Turkey has blasted a Greek government decision to shut down 12 more schools serving the country's Muslim Turkish minority, saying it violates education rights.

Under an Education Ministry decree, eight schools in Rhodope and four schools in Xanthi in the country’s Western Thrace will be temporarily suspended, a move that Turkey claims is planned and often proves permanent.

A total of 132 minority schools in the country have been closed since 2011, and the number of schools operating in the Rhodope, Xanthi, and Evros provinces has dropped to 103.

Greece has justified the closures saying there are too few students. 

Read Turkey's full statement here

Turks in Greece stress right to minority education

The Western Thrace Turkish Minority Consultation Council condemned the decision and stressed that minority education is determined by international agreements, particularly the 1923 Treaty of Lausanne, as well as by protocols signed between Turkey and Greece.

"We would like to emphasise our disappointment and protest against the anti-democratic practices of our country, Greece, and especially the current government, regarding minority education and its insensitive attitude to the just demands that have been voiced for years," the Council said in a statement.

"The (school) closure decisions announced this year were published at a time when the whole country was on holiday. This alone makes it clear that the decision is part of a planned and malicious effort against the Western Thrace Turkish Minority," it said.

"We condemn and do not accept this behavior, which is neither suitable for human relations nor for pluralist democracy." 

‘More than half of minority schools closed’

Turkey also condemned the move, saying it will mean that more than half of the minority primary schools in Greece are closed.

"The policy of Greece to close primary schools belonging to the Western Thrace Turkish Minority through 'temporary suspension' has been proven to be systematic," said a Foreign Ministry statement.

"Moreover, in recent legal regulations covering schools in Greece, we have observed that minority schools are excluded from many articles, which is discrimination," it added.

The statement also said the decision violates the Treaty of Lausanne and is another sign of "the policies of assimilation and oppression" towards Turks in Western Thrace over the decades.

It also accused Greece of ignoring demands to open new minority secondary/high schools, despite a need, thus "violating the education rights of minority children." 

"We invite Greece to put an end to its discriminatory policy towards minority schools, as seen in the latest legislation," it added, stressing that Turkey "will continue to support the minority's struggle for their rights and law" in bilateral meetings as well as on international platforms.

"The international community should no longer be a spectator to the systematic violation of human rights in an EU member state," it added.

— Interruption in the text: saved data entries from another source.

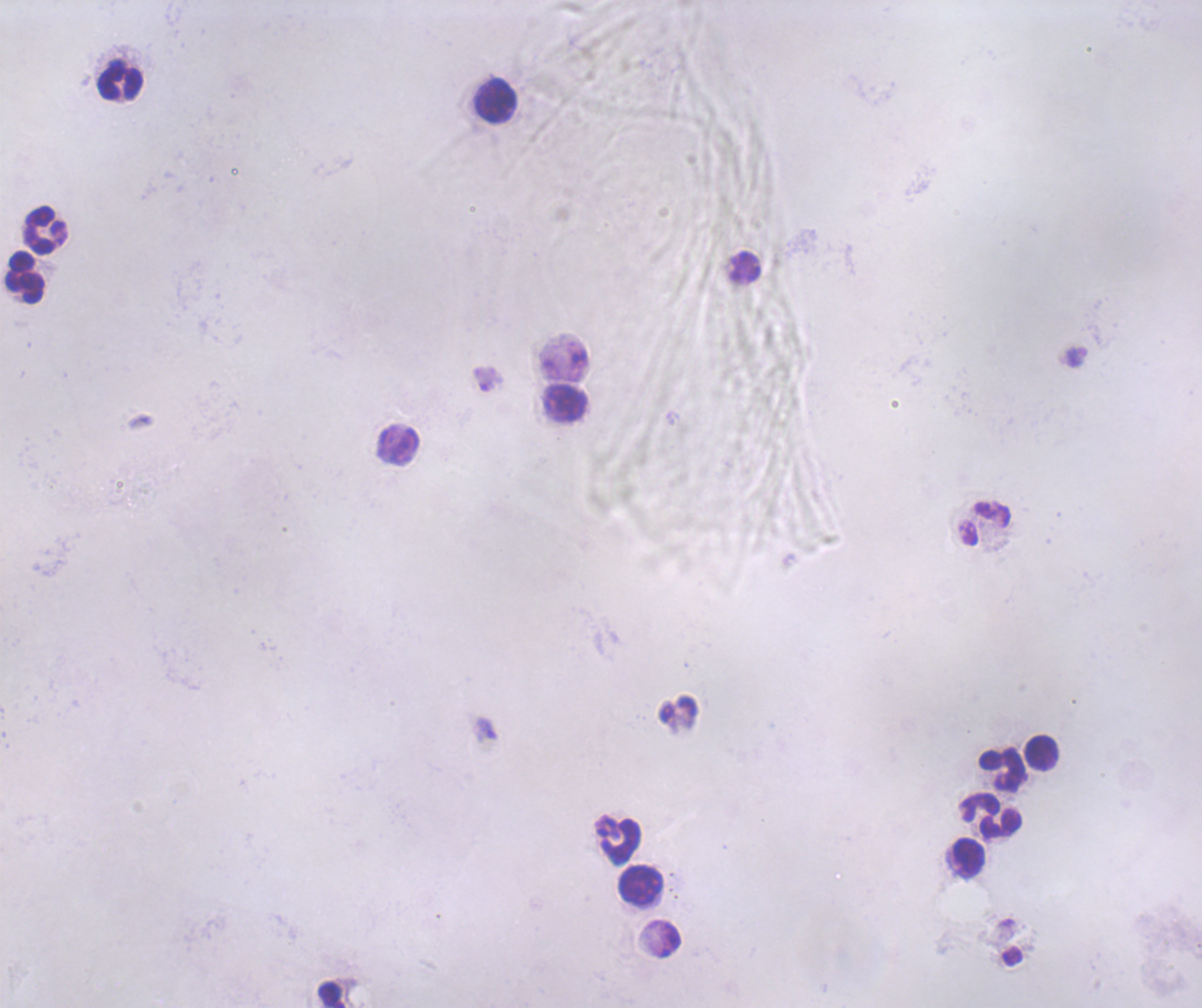
coordinate format = approximate centers as {x, y} in pixels
leukocyte locations = {120, 82}, {495, 101}, {46, 230}, {26, 278}, {565, 403}, {985, 524}, {1042, 752}, {1002, 770}, {990, 816}, {620, 842}, {969, 858}, {640, 884}, {331, 995}
trophozoite locations = {486, 730}
field of view = one from this slide
preparation = thick blood smear
context = previously used in a real diagnosis
coloration quality = bad
image size = 1202×1008 pixels
result = positive for malaria parasites
magnification = 100x
background quality = poor
stain = Romanowsky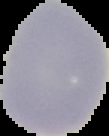
From a thin blood film. Result: no malaria parasites seen. Segmented cell region on a black background. Image is 109×136 pixels.Classify this cell by malaria status.
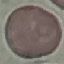
Uninfected.

image type = automatically extracted cell patch, resized to 64 × 64 pixels
capture = smartphone camera at the microscope eyepiece
stain = Giemsa
preparation = thin smearComment on the morphology of the erythrocytes.
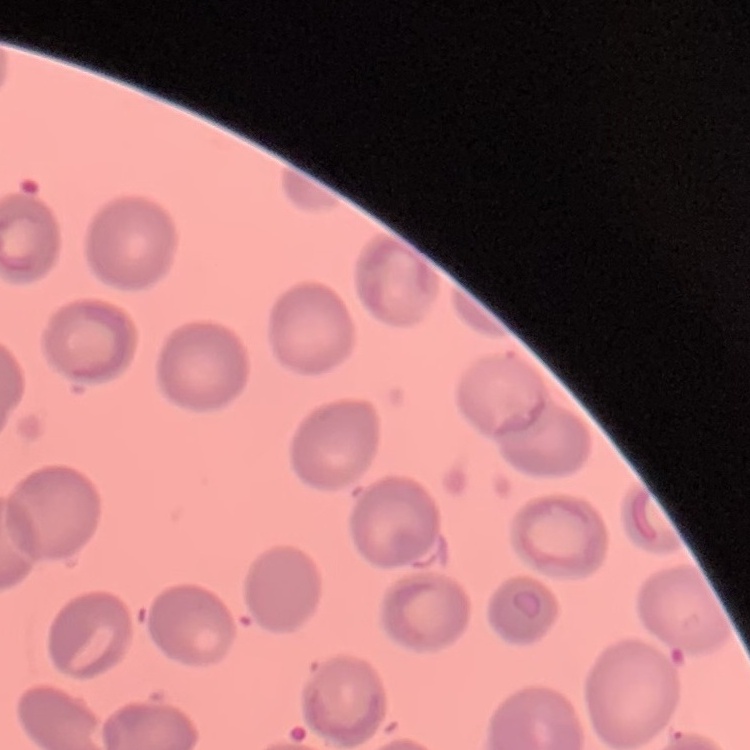

No rouleaux formation.

{
  "image_type": "one tile cut from a larger photomicrograph",
  "preparation": "thin peripheral smear",
  "stain": "Field's or Giemsa"
}Identify the parasite.
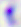
Toxoplasma gondii.

Summary:
  - Modality: photomicrograph
  - Magnification: 400x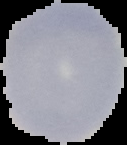
preparation: thin blood smear
image_size: 127×145 pixels
image_type: segmented cell region with the area outside set to black
malaria_status: uninfected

Greece, on the other hand, has rejected the accusations and said it continues to implement the provisions of the Lausanne Treaty. In a statement, Greece's foreign affairs minister said that in addition to the 12 minority schools, 24 other primary schools were closed in the region due to the low number of students.

Oppressed minority

Greece's Western Thrace region – in the country’s northeast, near the Turkish border – is home to a substantial, long-established Muslim Turkish minority numbering around 150,000.

The rights of the Turks of Western Thrace were guaranteed under the Treaty of Lausanne, a pact forged in the aftermath of World War I.

After a Greek junta came to power in 1967, the Turks of Western Thrace started to face harsher persecution and rights abuses by the Greek state, often in blatant violation of European court rulings.

The Turkish minority faces problems over collective and civil rights and education to this day, from banning the word “Turkish” in the names of organisations, to trying to block the Turkish community from electing its own leaders and imams.